Share your dilemmas and get honest opinions from other Mumsnetters.

To be jealous of my work colleague?

203 replies

CandidApples · 02/03/2026 14:20

My work colleague is the same age as me. She has two gorgeous children and a third on the way. She is very attractive, confident and popular. However her behaviour kind of grates on me. It’s like she believes that the world revolves around her. She doesn’t treat me particularly nicely. She recently bought drinks for her and my other colleague but didn’t offer me one, when we were on a team night out (just the three of us). I am not as senior as her and I think she feels above me.

I am the bottom rung of the ladder, so the only person that seems to see this side. In fairness, at other times, she’ll be nice to me.

I struggle financially, whereas this lady is well off and can be quite braggy to me about her lifestyle and luxury holidays. I feel envious, and almost annoyed. I feel like karma needs to do a better job of ensuring people who treat others as subservient, shouldn’t get to have these picture perfect lives.

I know I am BU. But I just want things to seem fairer.

OP posts:
BananasAreForever · 04/03/2026 03:59

OP, you say you want to feel pleased for her and not jealous. You don't need to feel that invested in her either way, most people just feel indifferent towards work colleagues, usually because they are focused on their own lives. The way you describe her is a bit OTT. What does 'gorgeous children' mean? They are just kids, they probably have tantrums, cause her worries etc just like any other normal kids.

I would say try not to be too focused on her life as you don'treally know it. What is going on in yours that you are excited about? What changes might you make to feel good about yourself?

It's not 'unfair'. She has her life and you have yours.

Pessismistic · 04/03/2026 20:23

CandidApples · 02/03/2026 14:28

She will also let doors close in my face. It’s little behaviours like this constantly towards me. I have given her the benefit of the doubt, maybe it was a mistake etc. I have been kind and generous to her but am treated notably different to those who are on a level or senior to her. It’s hard to take.

Op just remember manners cost nothing if she cannot even hold the door for you then just ignore her don’t go for drinks with her why would you want to spend your time with her she might as well be your enemy. Also you don’t have to be happy for her. Op just concentrate on your own life. Op she’s a bitch and you don’t need toxicity in your life just be polite in work then forget about her she’s not worth it. People like her thrive on belittling people rise above her.

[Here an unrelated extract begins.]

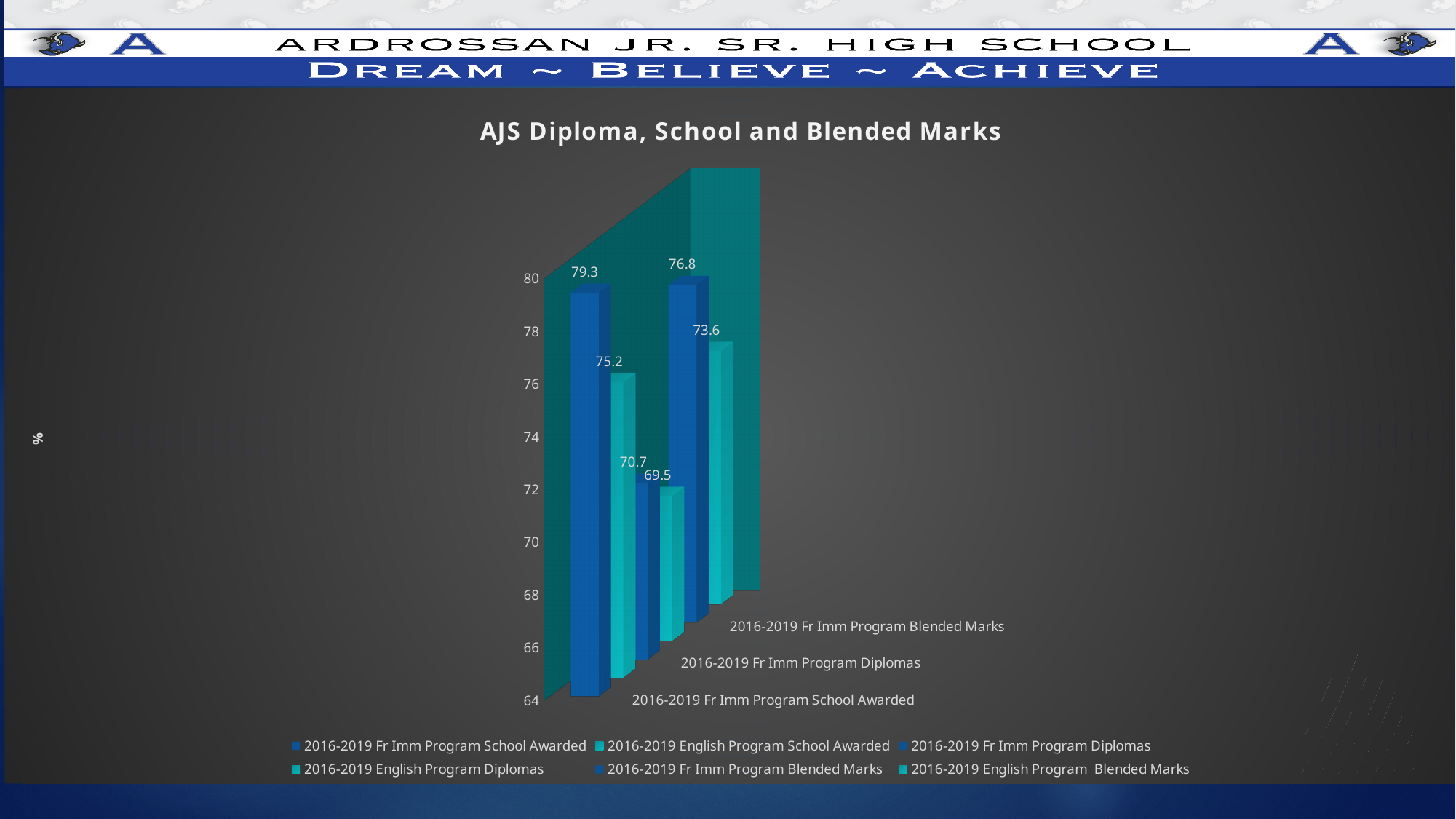
What is the value for 2016-2019 Fr Imm Program Blended Marks? 76.8 What is the value for 2016-2019 Fr Imm Program Diplomas? 70.7 What is the value for 2016-2019 English Program School Awarded? 75.2 What is the value for 2016-2019 English Program Diplomas? 69.5 What is the value for 2016-2019 Fr Imm Program School Awarded? 79.3 What is the value for 2016-2019 English Program Blended Marks? 73.6 What is the title of the chart? AJS Diploma, School and Blended Marks Which series has the lowest value on the chart? 2016-2019 English Program Diplomas Which is larger: 2016-2019 Fr Imm Program Blended Marks or 2016-2019 English Program Blended Marks? 2016-2019 Fr Imm Program Blended Marks What is the difference between the 2016-2019 Fr Imm Program School Awarded value and the 2016-2019 English Program School Awarded value? 4.1 Which series has the highest value on the chart? 2016-2019 Fr Imm Program School Awarded How many series does the legend list? 6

thegeeklady · 04/03/2026 22:17

She sounds like a childish jerk. I would not like being around her either. Just ignore that as much as you can and think about happier things, if you can. I don't think you're jealous. Some people are just annoying. Her life is likely not all sunshine and roses anyway. And who care if her kids are "gorgeous" and she's "attractive" - that's subjective and meaningless! You have your own stuff to feel great about!! Good luck, I know it's hard to be around someone like that!